» Task prompt
Copy out the rows below from the line containing "At what depth is (238,468) from the camera?" through the line containing "Answer: the tall", with both of those lines included.

══════════

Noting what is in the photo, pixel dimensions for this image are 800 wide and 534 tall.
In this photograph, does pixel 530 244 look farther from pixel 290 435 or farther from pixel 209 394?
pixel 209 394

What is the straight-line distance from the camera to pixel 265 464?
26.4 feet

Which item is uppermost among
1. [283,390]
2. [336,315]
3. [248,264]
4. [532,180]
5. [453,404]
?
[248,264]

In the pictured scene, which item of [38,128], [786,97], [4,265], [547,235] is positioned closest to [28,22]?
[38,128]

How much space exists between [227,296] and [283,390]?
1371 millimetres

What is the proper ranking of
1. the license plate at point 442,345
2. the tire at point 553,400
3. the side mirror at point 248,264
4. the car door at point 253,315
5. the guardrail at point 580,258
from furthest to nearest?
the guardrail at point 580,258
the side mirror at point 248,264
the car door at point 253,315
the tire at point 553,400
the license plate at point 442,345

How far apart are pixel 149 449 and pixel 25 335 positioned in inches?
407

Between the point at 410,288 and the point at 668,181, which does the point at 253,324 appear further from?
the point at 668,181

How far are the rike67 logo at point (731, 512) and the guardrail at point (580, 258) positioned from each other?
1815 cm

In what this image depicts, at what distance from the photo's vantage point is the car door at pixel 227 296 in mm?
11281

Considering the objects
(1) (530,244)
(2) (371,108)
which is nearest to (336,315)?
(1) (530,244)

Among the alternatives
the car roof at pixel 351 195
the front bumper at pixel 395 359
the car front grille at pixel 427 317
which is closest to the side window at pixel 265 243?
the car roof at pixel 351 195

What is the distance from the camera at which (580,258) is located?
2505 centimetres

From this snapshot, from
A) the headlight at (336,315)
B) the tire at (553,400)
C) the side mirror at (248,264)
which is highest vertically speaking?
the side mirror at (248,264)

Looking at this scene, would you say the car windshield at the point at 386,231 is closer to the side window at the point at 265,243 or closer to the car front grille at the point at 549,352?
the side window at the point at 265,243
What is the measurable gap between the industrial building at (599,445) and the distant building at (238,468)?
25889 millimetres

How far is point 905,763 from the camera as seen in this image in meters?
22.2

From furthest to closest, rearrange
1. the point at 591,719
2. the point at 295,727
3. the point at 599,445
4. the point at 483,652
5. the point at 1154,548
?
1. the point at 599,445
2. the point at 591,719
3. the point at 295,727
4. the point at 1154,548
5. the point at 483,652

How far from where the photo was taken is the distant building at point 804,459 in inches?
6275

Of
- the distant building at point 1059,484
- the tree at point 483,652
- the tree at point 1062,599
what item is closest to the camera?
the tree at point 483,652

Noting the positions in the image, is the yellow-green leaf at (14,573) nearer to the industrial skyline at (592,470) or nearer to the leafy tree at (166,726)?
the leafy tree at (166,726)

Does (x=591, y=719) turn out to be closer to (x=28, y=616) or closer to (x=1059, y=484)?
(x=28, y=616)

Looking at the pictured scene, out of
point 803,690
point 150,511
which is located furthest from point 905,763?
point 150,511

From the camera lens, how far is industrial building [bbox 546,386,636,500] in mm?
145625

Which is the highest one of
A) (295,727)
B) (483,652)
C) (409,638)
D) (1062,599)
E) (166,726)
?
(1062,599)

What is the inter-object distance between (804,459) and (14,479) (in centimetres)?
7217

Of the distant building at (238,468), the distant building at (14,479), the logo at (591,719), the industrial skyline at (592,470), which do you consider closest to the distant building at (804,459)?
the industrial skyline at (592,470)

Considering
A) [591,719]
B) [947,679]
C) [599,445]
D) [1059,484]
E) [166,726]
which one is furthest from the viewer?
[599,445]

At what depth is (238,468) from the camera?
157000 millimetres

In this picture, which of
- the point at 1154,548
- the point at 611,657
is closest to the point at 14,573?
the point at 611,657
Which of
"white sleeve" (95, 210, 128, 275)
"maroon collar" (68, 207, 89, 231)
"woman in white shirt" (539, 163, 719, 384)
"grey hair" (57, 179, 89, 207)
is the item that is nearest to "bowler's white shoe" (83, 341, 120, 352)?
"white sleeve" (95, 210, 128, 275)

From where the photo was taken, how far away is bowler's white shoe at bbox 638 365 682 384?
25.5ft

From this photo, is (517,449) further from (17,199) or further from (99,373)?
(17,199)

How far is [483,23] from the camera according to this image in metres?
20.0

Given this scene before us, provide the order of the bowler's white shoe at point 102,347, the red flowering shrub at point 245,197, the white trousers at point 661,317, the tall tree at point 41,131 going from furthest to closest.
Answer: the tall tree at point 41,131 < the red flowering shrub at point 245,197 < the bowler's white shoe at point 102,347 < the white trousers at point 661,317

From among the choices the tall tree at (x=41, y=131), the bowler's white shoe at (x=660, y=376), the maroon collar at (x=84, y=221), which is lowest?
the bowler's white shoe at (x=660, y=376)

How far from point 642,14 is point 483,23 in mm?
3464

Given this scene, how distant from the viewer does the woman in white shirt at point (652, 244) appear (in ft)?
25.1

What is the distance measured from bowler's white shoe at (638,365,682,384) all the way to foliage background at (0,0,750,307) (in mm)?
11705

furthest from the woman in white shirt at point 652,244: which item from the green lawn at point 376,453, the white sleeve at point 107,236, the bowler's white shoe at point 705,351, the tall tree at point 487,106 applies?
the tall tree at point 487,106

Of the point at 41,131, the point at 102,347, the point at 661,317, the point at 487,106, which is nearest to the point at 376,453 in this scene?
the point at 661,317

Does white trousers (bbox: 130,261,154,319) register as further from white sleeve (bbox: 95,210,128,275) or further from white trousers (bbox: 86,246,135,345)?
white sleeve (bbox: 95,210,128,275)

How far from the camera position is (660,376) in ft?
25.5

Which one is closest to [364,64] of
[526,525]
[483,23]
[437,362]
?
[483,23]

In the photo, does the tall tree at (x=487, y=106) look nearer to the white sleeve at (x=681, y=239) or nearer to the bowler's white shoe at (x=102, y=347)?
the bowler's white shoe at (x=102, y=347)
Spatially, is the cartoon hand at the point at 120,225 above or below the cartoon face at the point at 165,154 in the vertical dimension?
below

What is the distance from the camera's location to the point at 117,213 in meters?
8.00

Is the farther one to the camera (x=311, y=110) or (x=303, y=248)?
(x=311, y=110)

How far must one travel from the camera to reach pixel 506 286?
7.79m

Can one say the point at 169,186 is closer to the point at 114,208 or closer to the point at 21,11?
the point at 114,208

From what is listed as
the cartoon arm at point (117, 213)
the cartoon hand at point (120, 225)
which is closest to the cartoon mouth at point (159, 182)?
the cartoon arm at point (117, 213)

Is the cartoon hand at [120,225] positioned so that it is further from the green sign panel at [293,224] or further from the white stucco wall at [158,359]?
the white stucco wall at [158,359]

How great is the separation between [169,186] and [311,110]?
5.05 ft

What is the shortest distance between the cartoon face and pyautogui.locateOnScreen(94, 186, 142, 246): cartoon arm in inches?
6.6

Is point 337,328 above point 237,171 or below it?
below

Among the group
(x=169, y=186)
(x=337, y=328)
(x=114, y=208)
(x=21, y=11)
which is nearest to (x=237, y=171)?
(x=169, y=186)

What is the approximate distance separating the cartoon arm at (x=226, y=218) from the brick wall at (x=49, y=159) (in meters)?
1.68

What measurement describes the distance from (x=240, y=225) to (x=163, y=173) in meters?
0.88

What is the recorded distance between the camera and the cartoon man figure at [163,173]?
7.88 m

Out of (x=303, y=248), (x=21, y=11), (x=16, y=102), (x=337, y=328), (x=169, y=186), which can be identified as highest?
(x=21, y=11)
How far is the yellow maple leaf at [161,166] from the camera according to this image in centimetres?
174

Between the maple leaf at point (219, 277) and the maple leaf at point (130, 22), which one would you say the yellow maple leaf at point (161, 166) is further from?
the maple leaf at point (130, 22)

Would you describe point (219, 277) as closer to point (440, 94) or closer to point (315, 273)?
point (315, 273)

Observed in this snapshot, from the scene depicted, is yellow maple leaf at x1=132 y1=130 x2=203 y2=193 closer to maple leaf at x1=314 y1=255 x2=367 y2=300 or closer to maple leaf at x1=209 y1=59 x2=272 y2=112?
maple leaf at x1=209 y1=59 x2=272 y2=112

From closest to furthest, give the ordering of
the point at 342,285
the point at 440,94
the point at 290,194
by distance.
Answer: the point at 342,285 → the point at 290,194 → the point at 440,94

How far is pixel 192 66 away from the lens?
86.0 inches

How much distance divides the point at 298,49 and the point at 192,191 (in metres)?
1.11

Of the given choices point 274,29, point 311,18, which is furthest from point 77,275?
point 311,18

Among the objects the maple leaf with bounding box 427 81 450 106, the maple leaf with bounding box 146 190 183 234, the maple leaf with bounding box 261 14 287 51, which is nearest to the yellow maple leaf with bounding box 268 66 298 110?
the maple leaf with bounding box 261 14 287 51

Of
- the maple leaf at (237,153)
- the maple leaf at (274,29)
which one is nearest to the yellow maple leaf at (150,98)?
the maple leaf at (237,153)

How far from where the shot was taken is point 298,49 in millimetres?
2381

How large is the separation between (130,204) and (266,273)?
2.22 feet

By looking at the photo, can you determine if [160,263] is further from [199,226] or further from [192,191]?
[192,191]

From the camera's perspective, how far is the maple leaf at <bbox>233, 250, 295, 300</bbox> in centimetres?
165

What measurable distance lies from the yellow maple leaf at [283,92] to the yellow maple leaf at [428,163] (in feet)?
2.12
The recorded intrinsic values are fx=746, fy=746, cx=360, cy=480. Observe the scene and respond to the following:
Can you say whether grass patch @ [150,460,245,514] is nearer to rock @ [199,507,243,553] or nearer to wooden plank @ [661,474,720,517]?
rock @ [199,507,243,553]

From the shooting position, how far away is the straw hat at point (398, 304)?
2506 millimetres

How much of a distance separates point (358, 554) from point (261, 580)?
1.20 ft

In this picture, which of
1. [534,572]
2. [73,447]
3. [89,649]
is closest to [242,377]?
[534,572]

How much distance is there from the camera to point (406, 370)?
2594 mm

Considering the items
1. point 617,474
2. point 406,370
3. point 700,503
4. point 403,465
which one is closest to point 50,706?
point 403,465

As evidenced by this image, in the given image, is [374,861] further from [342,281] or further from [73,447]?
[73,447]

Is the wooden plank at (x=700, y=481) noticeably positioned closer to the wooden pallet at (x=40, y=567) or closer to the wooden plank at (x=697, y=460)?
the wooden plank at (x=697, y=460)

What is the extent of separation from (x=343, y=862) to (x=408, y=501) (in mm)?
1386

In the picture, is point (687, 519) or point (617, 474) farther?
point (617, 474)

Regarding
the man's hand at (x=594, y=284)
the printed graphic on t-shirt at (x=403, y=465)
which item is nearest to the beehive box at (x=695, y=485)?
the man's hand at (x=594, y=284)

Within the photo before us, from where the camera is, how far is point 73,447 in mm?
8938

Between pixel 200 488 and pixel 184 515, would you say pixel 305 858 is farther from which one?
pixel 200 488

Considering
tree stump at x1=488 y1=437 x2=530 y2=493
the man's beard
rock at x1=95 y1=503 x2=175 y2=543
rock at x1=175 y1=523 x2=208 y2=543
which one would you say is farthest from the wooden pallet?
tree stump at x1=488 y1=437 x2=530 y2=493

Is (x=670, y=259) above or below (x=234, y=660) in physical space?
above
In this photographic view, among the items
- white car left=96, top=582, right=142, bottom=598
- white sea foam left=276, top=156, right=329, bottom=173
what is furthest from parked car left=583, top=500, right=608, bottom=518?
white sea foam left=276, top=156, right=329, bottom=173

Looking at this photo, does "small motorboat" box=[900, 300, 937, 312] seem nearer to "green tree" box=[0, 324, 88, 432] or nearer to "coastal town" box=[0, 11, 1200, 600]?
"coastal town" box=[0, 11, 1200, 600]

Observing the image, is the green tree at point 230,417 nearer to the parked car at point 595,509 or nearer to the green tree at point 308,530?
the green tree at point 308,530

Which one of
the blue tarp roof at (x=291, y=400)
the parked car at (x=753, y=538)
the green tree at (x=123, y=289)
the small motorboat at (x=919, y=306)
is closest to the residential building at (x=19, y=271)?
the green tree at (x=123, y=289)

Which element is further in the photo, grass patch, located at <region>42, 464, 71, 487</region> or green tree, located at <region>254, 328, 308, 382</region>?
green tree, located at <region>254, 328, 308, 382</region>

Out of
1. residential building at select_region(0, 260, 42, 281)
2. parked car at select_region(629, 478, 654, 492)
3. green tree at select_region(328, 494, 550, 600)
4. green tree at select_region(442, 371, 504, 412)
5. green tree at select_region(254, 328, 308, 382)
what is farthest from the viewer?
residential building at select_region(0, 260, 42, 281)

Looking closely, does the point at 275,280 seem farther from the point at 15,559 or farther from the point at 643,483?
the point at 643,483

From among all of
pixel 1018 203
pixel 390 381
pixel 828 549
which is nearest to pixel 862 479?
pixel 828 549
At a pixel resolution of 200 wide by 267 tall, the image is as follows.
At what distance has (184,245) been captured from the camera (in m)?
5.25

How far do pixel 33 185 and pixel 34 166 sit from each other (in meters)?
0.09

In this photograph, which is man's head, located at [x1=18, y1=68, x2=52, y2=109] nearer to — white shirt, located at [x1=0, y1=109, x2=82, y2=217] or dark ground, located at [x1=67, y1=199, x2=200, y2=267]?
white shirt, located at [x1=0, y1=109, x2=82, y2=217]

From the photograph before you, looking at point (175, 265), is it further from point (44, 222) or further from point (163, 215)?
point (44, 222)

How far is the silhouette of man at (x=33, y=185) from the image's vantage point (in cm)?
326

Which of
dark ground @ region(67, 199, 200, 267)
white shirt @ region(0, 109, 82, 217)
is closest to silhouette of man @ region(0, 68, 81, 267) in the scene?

══════════

» In response
At what depth is (238,468) from the camera?
157000 millimetres

In this picture, which of
- the point at 1154,548
- the point at 611,657
is closest to the point at 14,573?
the point at 611,657
Which of
"white sleeve" (95, 210, 128, 275)
"maroon collar" (68, 207, 89, 231)
"woman in white shirt" (539, 163, 719, 384)
"grey hair" (57, 179, 89, 207)
is the item that is nearest to "bowler's white shoe" (83, 341, 120, 352)?
"white sleeve" (95, 210, 128, 275)

From where the photo was taken, how far away is bowler's white shoe at bbox 638 365 682 384?
25.5ft

From this photo, is (517,449) further from (17,199) or further from (99,373)?
(17,199)

How far is [483,23] from the camera according to this image in metres?
20.0

Given this scene before us, provide the order of the bowler's white shoe at point 102,347, the red flowering shrub at point 245,197, the white trousers at point 661,317, the tall tree at point 41,131 going from furthest to closest.
Answer: the tall tree at point 41,131 < the red flowering shrub at point 245,197 < the bowler's white shoe at point 102,347 < the white trousers at point 661,317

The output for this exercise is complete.